Michel Cloup (Diabologum), son ami et complice Julien Rufié et Pascal Bouaziz (Mendelson, Bruit Noir) ont entrepris de construire au récit de Ponthus un univers rock - pourrait-on dire post-punk ? Peu importe l’étiquette possible ; ils élaborent une musique dense, électrique, saturée si nécessaire, une épaisseur de guitares et batterie, basse et claviers qui enveloppe les mots, les phrases, le sens, l’urgence poétique du récit, comme les machines le feraient à l’usine – excepté qu’ici nous restons dans un univers musical qui ne prétend pas, ne tente pas, une représentation ni même une évocation des machines. Mais la musique se veut « transcription musicale honnête et sincère de ce que le livre nous dit de cette violence » explique Pascal Bouaziz. Et cette violence est atteinte à la perfection, notamment avec la répétition obsédante de certains mots, répétition qui souligne l’abrutissement du travail à la chaîne. Viennent aussi bien sûr quelques moments plus apaisés qui collent également totalement aux propos du livre ; lequel ne manque ni de tendresse, ni d’humour. Musique humaine pour une expérience racontée avec beaucoup d’humanité – dans le meilleur sens du terme. C’est pour cette raison que ce disque mérite une place de choix sur un site dédié aux musiques dites du monde. Parce que, de tous temps, l’homme a chanté ou musiqué son travail, ses tâches faciles ou difficiles. Il a chanté en travaillant, il a chanté sur son travail, il a chanté le chômage, le patron, la camarade ouvrier, la lutte syndicale, les injustices, les bons moments, les rêves que l’on fait debout face à la machine… Les trois musiciens ont simplement (si je puis dire) joint leurs voix et instruments à celle de Ponthus (qu’on entend d’ailleurs sur deux titres). Le disque est sorti en décembre 2020 et, malheureusement, Joseph Ponthus est décédé d’un cancer qui l’a emporté en février 2021. Il avait 42 ans.
Les textes choisis par le trio de musiciens sont évidemment tirés tels quels du livre et agencés de façon intelligente sous quelques titres évocateurs. Tantôt chantés, tantôt plutôt récités, ils font de ce disque une expression brillante de ce qu’on pourrait appeler chanson populaire concernée.
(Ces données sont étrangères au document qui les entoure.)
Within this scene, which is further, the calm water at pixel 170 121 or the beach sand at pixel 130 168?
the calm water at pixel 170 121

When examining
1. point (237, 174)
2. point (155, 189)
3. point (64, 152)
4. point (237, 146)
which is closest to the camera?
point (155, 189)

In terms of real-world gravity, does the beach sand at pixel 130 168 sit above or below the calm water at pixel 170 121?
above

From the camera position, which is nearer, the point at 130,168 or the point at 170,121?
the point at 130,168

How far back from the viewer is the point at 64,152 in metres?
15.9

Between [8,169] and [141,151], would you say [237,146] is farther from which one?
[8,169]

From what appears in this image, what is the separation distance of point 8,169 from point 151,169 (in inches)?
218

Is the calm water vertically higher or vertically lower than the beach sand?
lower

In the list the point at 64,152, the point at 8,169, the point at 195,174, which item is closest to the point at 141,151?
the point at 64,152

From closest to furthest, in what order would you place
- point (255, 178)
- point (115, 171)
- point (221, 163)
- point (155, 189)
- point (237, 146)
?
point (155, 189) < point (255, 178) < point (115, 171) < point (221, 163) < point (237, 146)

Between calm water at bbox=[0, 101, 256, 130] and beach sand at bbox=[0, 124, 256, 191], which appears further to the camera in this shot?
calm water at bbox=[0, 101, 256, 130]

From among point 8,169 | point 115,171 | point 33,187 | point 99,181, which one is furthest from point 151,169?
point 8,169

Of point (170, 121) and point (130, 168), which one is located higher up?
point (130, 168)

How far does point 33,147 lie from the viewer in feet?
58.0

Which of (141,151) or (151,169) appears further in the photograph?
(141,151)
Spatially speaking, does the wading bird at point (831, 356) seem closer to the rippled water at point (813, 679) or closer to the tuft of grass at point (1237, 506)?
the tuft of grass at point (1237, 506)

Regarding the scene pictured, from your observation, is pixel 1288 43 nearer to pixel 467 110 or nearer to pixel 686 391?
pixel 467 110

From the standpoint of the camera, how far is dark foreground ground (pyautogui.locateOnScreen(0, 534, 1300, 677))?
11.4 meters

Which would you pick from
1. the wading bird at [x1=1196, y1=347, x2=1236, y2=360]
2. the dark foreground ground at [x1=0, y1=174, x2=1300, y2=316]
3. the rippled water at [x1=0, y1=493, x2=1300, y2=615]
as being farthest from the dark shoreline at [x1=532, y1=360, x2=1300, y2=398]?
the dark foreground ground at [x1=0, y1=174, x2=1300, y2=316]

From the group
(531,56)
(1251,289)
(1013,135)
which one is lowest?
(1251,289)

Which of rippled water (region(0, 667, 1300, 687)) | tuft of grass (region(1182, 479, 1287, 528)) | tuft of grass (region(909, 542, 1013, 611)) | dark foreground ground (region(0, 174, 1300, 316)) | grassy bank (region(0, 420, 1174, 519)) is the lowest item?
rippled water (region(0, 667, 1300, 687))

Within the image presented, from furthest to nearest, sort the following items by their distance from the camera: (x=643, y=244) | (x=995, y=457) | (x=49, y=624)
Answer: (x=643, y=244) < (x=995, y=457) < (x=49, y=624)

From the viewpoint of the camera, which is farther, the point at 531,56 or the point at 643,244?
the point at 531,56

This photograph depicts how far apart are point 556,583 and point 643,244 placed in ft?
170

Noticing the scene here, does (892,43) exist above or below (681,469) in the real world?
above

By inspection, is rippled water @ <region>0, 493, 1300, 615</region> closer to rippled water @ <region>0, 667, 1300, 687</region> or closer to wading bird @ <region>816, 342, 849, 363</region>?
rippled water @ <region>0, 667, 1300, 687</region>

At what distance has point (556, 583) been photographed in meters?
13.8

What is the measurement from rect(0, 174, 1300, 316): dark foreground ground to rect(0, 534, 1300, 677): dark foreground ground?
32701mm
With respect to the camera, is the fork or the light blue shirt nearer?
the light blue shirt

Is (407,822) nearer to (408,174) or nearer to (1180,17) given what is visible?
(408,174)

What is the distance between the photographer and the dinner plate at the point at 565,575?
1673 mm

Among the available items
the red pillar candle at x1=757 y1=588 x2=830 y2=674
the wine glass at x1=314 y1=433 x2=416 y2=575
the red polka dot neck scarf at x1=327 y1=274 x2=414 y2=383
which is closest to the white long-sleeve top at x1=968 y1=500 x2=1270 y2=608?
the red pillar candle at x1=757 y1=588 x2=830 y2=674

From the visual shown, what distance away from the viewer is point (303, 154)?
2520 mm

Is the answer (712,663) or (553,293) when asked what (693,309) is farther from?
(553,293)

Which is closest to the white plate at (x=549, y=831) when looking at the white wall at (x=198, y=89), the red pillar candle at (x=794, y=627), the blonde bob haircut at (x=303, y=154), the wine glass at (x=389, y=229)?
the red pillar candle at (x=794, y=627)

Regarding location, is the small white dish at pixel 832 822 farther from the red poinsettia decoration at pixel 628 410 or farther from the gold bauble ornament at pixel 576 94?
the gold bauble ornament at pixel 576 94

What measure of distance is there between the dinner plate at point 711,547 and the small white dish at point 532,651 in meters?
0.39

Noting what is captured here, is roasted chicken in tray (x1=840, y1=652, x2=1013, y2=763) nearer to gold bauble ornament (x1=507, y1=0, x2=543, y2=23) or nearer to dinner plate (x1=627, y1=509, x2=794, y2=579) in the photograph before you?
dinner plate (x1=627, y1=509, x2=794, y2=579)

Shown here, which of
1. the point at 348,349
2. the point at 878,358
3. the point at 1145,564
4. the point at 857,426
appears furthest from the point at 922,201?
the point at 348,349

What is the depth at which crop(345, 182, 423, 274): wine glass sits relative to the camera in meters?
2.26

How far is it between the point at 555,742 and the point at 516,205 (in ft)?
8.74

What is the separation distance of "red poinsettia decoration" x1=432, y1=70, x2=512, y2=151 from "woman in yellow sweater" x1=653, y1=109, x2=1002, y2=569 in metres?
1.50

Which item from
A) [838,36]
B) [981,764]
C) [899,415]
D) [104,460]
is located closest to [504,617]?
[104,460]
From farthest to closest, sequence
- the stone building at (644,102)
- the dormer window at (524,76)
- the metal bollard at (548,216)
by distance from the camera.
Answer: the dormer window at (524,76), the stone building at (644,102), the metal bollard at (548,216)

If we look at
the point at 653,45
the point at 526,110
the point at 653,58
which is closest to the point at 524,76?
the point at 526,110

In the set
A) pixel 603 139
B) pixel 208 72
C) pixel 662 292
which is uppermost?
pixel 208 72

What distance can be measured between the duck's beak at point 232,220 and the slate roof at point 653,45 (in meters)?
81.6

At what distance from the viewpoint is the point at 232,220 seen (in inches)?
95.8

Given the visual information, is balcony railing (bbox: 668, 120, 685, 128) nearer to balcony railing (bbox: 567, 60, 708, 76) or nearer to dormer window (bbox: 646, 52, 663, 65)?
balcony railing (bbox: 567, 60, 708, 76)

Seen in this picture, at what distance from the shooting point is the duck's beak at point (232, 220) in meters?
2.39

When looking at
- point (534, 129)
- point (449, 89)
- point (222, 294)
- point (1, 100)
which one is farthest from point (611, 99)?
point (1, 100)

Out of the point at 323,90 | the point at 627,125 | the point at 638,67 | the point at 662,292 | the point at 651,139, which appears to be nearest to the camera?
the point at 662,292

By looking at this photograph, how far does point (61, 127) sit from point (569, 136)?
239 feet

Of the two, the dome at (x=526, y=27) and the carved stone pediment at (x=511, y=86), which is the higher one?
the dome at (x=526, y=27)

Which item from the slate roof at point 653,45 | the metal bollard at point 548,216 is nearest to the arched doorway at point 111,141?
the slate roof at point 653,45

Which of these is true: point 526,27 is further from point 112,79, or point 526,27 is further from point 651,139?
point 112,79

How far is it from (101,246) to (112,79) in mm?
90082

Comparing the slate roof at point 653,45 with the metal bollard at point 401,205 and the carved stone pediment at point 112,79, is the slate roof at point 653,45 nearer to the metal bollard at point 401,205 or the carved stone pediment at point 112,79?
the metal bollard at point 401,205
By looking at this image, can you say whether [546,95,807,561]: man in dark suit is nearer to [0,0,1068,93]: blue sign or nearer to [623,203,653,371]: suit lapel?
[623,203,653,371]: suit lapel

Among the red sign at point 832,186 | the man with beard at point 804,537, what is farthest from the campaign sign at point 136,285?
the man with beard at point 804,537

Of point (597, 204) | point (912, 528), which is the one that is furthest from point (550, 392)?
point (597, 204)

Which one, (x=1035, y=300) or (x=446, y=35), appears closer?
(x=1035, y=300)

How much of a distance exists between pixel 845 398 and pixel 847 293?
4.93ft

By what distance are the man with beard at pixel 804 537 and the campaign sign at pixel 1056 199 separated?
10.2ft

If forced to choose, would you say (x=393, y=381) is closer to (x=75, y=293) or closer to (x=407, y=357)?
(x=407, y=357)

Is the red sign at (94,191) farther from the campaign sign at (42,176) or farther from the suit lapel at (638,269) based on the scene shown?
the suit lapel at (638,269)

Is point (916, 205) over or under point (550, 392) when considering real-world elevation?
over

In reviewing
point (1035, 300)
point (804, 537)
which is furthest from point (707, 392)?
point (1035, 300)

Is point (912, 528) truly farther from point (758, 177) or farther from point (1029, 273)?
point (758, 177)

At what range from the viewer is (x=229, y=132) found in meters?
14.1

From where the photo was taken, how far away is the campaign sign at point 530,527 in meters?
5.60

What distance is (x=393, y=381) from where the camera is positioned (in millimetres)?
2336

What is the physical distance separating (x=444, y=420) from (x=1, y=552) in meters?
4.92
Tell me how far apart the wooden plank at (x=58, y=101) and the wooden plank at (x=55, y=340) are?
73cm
Car, tout en ce disque est vrai, de cette vérité que tant de chanteurs, concepteurs, influenceurs et gens de la politique tentent de nous dissimuler. Il vaut mieux que la culture donne du bonheur, n’est-ce pas ? De l’espoir, de la bonne humeur… mais la culture d’aujourd’hui n’existe plus qu’en boîte que je sache (culturebox ??) et la ministre de la culture garde secrètement ses honneurs et décorations pour ceux qui ont chanté pour la peine de mort et le temps béni des colonies… Une chose est sûre : Cloup, Bouaziz et Rufié ne recevront pas de légion d’honneur sur un coup pareil. Ouf ! Quant à Ponthus, il a reçu son lot de prix mérités pour son livre.
Voilà donc un disque à écouter. Question de se rappeler que rock et chanson servent aussi à exprimer et à partager certains engagements ou certaines réflexions sur les absurdités dans lesquelles peuvent être plongés de nombreux travailleurs. Et, forcément, j’ajouterai que voici un livre à lire ; les deux devenant inséparables.